Trailer Obscura
For centuries the American landscape has been a muse for photographers; documented by Timothy O’Sullivan, celebrated by Ansel Adams, and mourned by Robert Adams. If you ask any landscape photographer the greatest pull of this genre is the opportunity to be out in the landscape, walking the plains or climbing the mountains. With the modern american relation to the car many now only interact with the landscape while traveling at 80 mph, the only fixed object being the horizon.
As a recent transplant to the vast landscape of North Dakota I soon discovered that this would be my primary exposure to the empty space. I was instantly struck by the beauty found along this new horizon, a meeting of earth and sky that I had never experienced. Although the farmland remains superficially similar, stretching as far as the eye can see, to the experienced traveler there are subtle changes in light and atmosphere that bring real beauty to this assumed banality.
With the Trailer Obscura, a 5’ x 8’ enclosed trailer converted into a pinhole camera, I take advantage of the high speeds, capturing a pure recording of light and horizon as it varies depending on atmospheric changes, space, and time. The final image, imposed upon a grid of twenty-four 8”x10” sheets of silver gelatin photo paper, can vary from a gradual transition from grey to white, or a sharp shift from white to black. At times the horizon line is practically invisible. The nature of the pinhole camera as it creates an inverted image asks the viewer to question what is up and what is down, where is land and where is sky.

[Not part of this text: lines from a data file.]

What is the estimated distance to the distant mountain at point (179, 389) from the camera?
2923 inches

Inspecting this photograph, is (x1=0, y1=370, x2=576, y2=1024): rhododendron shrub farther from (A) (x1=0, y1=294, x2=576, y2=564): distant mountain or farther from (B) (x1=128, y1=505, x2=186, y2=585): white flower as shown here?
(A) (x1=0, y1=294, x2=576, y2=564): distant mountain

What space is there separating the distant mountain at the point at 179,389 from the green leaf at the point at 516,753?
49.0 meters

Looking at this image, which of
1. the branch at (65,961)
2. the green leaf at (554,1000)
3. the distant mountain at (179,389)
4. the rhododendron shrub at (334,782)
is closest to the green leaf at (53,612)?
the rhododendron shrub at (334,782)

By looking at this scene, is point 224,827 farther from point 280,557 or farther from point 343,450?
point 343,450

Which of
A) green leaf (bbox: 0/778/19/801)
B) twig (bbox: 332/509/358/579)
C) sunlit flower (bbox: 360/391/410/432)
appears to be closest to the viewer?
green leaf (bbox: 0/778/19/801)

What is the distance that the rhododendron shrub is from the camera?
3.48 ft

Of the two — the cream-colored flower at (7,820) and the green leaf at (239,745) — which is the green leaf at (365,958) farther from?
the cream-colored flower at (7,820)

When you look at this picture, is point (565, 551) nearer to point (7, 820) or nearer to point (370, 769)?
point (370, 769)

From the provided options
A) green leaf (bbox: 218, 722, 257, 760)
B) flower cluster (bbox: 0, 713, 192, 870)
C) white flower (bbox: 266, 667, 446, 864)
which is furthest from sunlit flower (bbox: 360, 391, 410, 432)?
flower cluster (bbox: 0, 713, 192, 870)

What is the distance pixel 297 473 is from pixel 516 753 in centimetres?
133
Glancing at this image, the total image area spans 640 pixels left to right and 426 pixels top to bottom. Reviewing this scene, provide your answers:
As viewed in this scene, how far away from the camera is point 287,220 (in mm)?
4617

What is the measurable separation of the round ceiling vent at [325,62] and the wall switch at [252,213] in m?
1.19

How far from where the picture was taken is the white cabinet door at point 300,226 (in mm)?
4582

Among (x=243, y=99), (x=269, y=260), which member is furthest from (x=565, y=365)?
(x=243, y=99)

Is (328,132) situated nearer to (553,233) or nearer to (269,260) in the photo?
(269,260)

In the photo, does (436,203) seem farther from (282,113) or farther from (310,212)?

The soft horizon line captured by the mobil pinhole camera quickly gave inspiration for a second series of atmospheric recordings made with a wooden shipping crate, titled Pinhole Studies. I use this tool to record the horizon line on distant, and more local shores. Like the Trailer Obscura pieces these pinhole studies remain negatives, but measure the intensity of light where water meets sky. Unlike the Trailer Obscura this box remains still, yet with the time of the exposure the moving water becomes a blur, a soft gradient that darkens where the water is broken.